IN 2011, Matt Drenik, the brains behind Battleme, was living in a new city. His band was falling apart, and he was losing his eyesight. Drenik had been diagnosed with uveitis, a potentially scary inflammatory condition that, if left untreated, can lead to blindness.
"Your eyes think that something's wrong but nothing is," he explains. Drenik manages the disease now with medication, but he's lost some vision in his left eye.
"It was the toughest time in my life. A lot of things changed. My lifestyle changed; my habits changed. Everything I believed in changed. I think once your eyes start to go, you start to want to see things differently all of a sudden. It feels like time is very immediate. It's right there and you shouldn't wait for anything."
So Drenik recorded as many songs as he could—around 30 that summer. Some of those ended up on the first Battleme album, a self-titled record that has bedroom-pop sensibilities, refit with bigger rock bombast. It also marked a sharp departure from the other Battleme songs Drenik had written up to that point.

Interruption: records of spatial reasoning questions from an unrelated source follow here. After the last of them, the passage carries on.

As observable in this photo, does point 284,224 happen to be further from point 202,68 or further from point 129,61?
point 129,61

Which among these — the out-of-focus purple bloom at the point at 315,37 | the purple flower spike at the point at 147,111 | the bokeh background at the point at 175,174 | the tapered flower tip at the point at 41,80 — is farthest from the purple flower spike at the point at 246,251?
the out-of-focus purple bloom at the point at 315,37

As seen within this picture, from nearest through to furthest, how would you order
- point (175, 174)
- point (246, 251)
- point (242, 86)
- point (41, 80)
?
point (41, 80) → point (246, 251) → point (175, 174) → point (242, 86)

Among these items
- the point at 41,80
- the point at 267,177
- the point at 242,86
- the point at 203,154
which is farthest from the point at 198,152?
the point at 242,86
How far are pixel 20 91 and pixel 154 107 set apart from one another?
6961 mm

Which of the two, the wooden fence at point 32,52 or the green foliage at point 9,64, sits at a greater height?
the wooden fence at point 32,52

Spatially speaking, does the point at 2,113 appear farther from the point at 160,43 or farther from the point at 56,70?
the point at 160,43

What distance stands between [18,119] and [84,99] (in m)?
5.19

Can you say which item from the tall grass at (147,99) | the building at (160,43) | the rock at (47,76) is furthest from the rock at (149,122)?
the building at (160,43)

Prior to that, the Battleme name had first appeared on the Sons of Anarchy soundtrack. At the time, Drenik was living in Austin, playing in a stoner-rock band called Lions. He met the TV show's music supervisor and was asked to take a crack at the theme song. The would-be theme didn't make the cut, but when Drenik met another supervisor for the show, the two struck up a conversation about country music, and eventually Drenik was asked to try his hand at writing a country song for the show.
"They kinda called me out on it," he jokes.
His song "Burn This Town" was used in Sons of Anarchy's season two finale, while a few others appear on the soundtrack, all of them in a folkier singer/songwriter vein. But Battleme's second full-length, the brand-new Future Runs Magnetic, moves even further in the opposite direction, refining the approach of the debut record with a few more psych-rock flourishes, à la the Flaming Lips.
"I feel like people are always categorized in certain roles. If you're a folk artist or if you're an acoustic band, you have to stick in that role. I just never really believed in that," Drenik says. "It's not like I've ever gone to someone's house that I'm friends with and I look in their record collection and they don't have a variety of records. There aren't a lot of people who only have Slayer records. There are not a lot of people who only have Bob Dylan records."